• Exercise goal: An exact copy of the data is needed, but without any of its images.

• Given data:

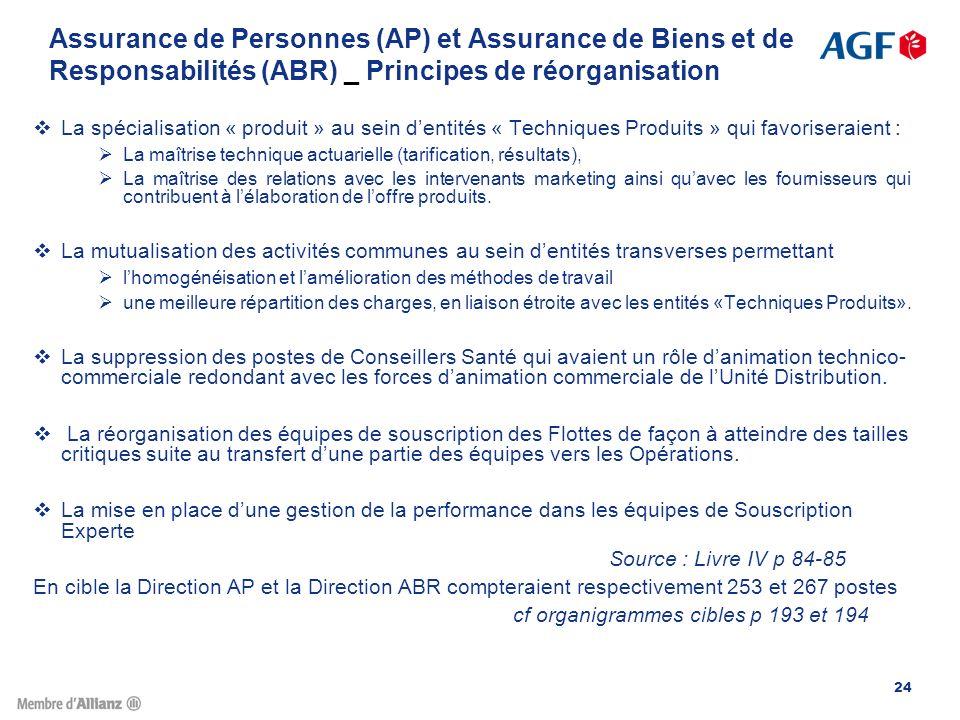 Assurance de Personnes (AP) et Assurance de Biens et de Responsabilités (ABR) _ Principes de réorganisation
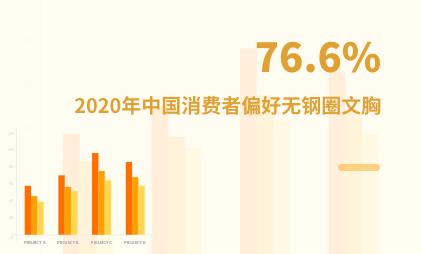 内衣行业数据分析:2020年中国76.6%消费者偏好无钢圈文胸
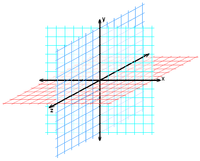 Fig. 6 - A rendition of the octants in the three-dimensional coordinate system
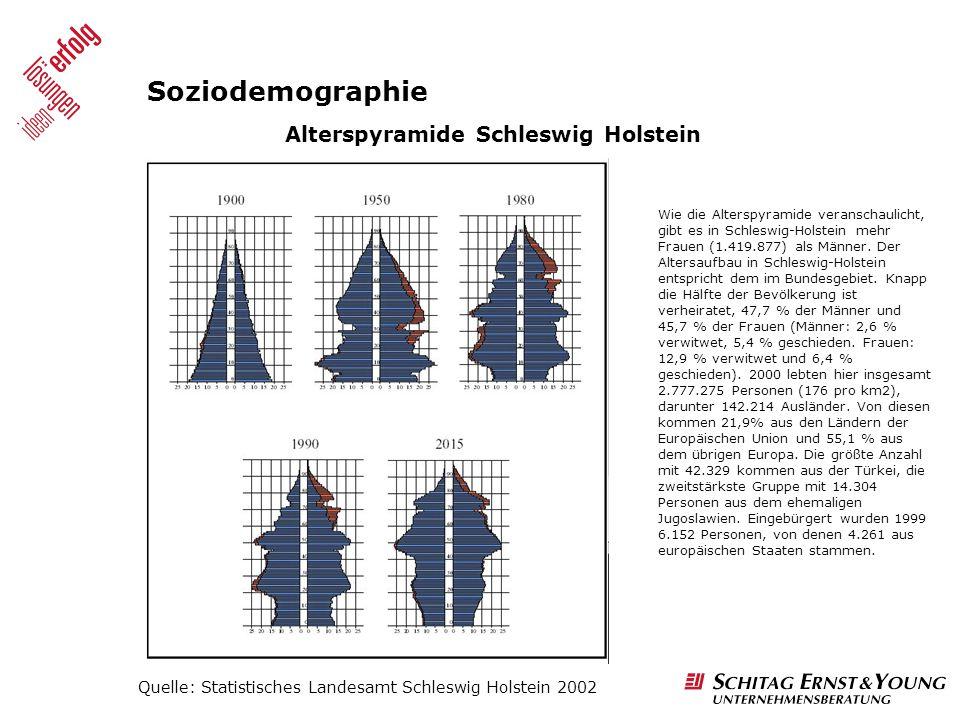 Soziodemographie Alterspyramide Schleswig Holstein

• Solution for this task:
 Assurance de Personnes (AP) et Assurance de Biens et de Responsabilités (ABR) _ Principes de réorganisation
 内衣行业数据分析:2020年中国76.6%消费者偏好无钢圈文胸
 Fig. 6 - A rendition of the octants in the three-dimensional coordinate system
 Soziodemographie Alterspyramide Schleswig Holstein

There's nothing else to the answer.